1. Defendants' Unassigning Plaintiff From Teacher's Aide Position

Plaintiff claims that Defendants relieved him of teacher's aide position in retaliation for his filing the administrative grievance. “Within the prison context, a viable claim of First Amendment retaliation entails five basic elements: (1) an assertion that a state actor took some adverse action against an inmate (2) because of (3) that prisoner's protected conduct, and that such action (4) chilled the inmate's exercise of his First Amendment rights, and (5) the action did not reasonably advance a legitimate correctional goal.” Rhodes v. Robinson, 408 F.3d 559, 567-68 (9th Cir. 2005). A prisoner may not be retaliated against for using such procedures. Id. at 567.

a. Adverse Action

There is no evidence that unassigning Plaintiff from the teacher's aide position was adverse. It is undisputed that the position was closed, that Plaintiff had been assigned to it in error, and that because it was closed he was already not called into work or receiving pay or the other work benefits before he was unassigned. Unassigning him did not change this. Rather, unassigning Plaintiff from the teacher's aide position freed him up to be assigned to another position that was open and for which he could get called into work and be paid.

Your instructions >> In the teacher's aide excerpt, how many basic elements make up a viable First Amendment retaliation claim in the prison context? The entries have no connection to the teacher's aide excerpt.

Records shown >>
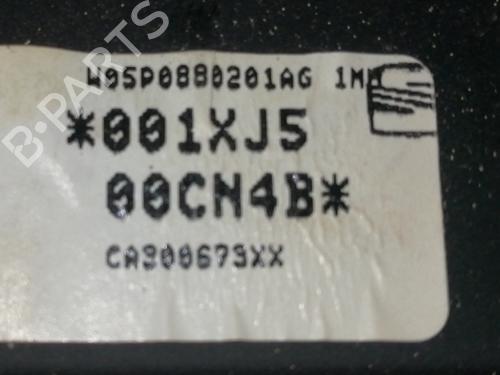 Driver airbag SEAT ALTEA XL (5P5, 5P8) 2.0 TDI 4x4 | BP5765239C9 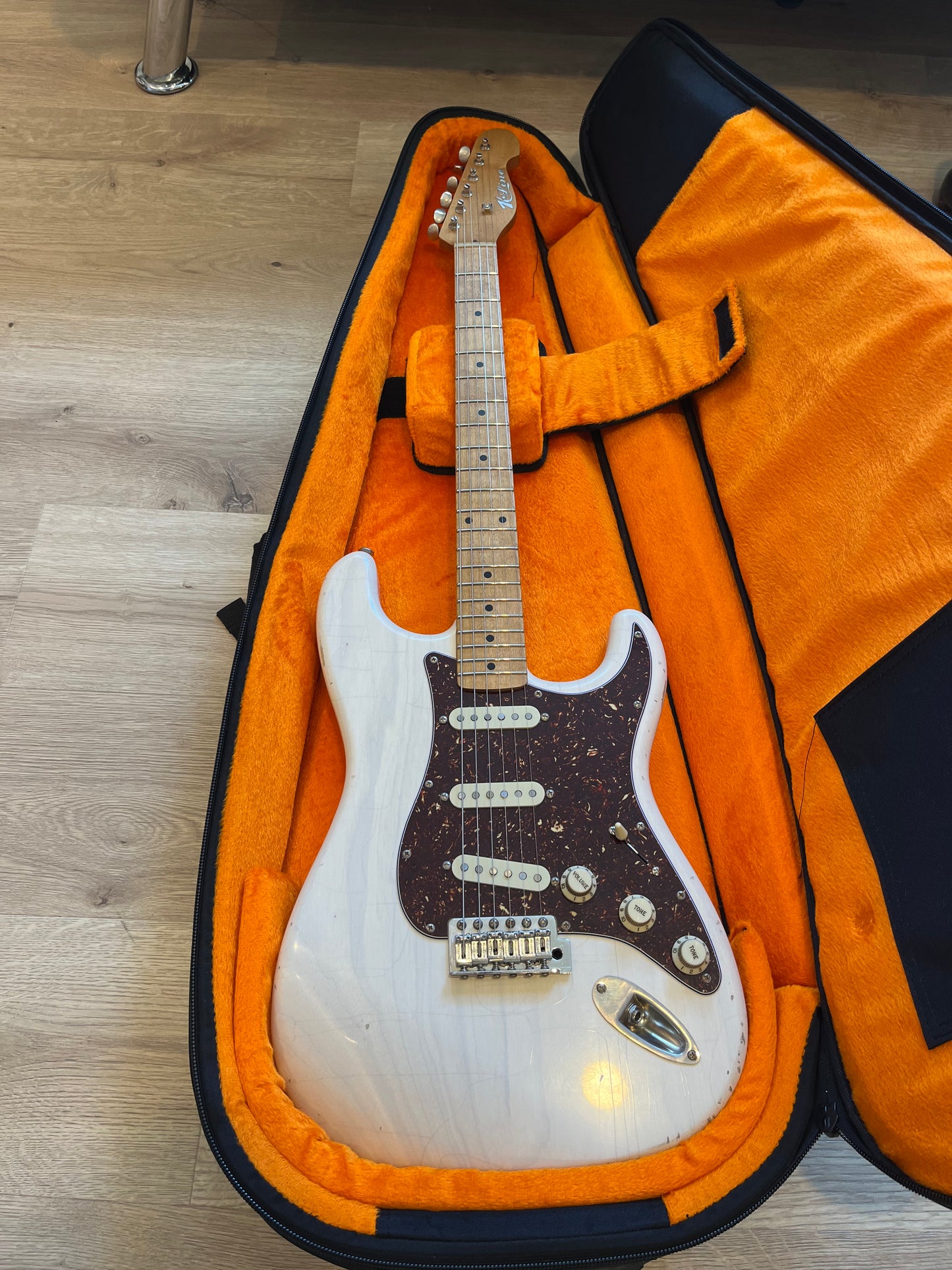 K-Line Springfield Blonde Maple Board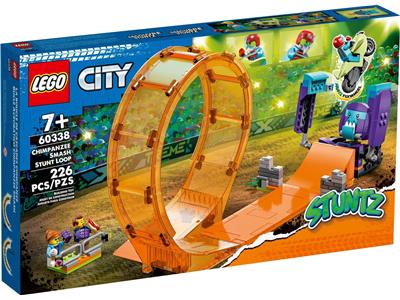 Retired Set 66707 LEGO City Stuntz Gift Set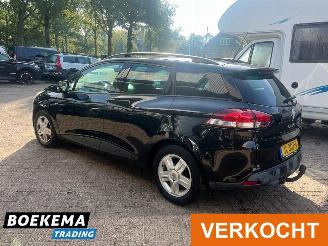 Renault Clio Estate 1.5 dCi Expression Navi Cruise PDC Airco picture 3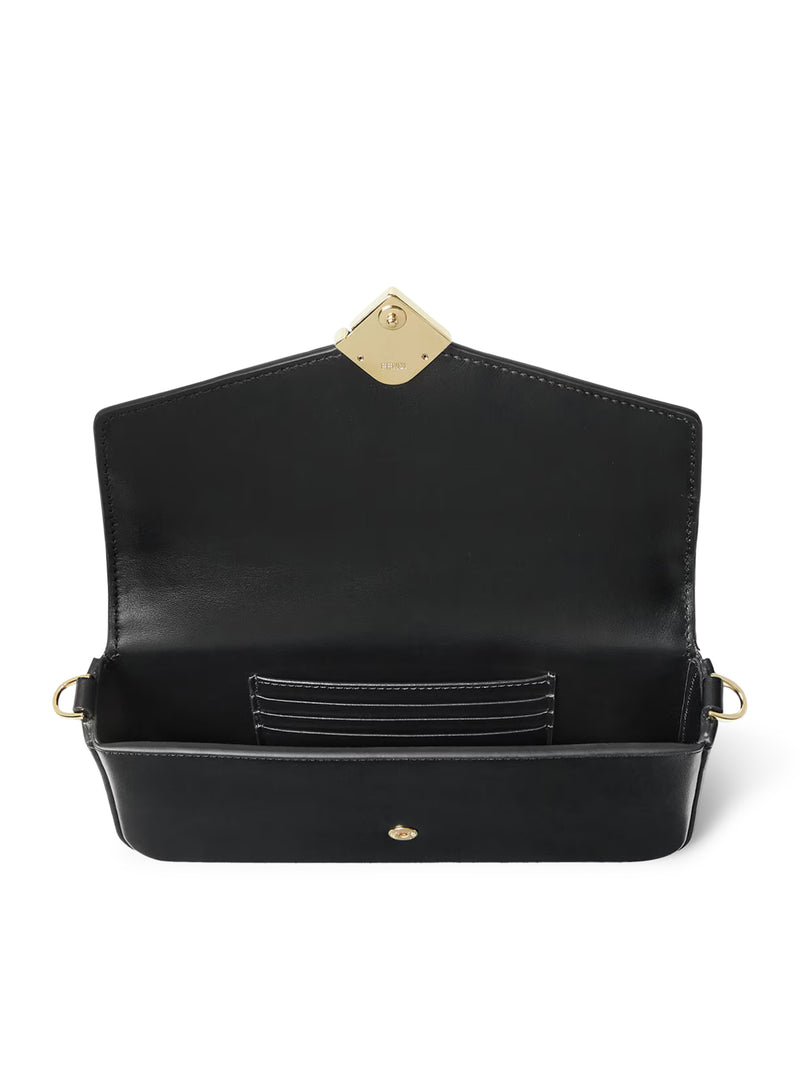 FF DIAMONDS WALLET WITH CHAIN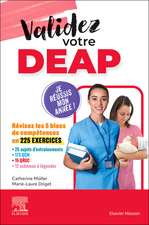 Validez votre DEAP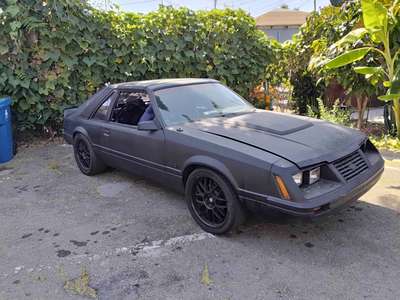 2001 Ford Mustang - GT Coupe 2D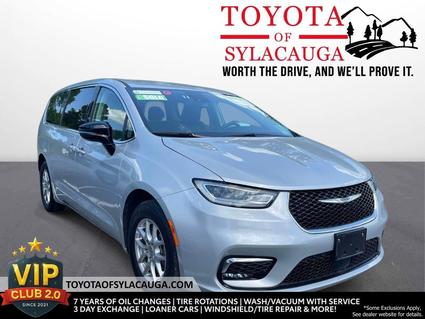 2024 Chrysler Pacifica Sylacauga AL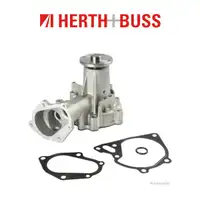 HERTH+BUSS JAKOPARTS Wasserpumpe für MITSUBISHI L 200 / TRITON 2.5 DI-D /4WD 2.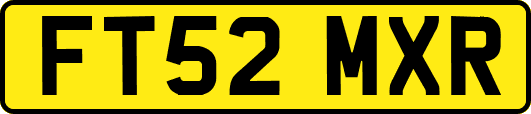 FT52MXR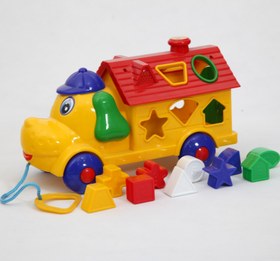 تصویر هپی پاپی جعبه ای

Solution to this problem >> Five.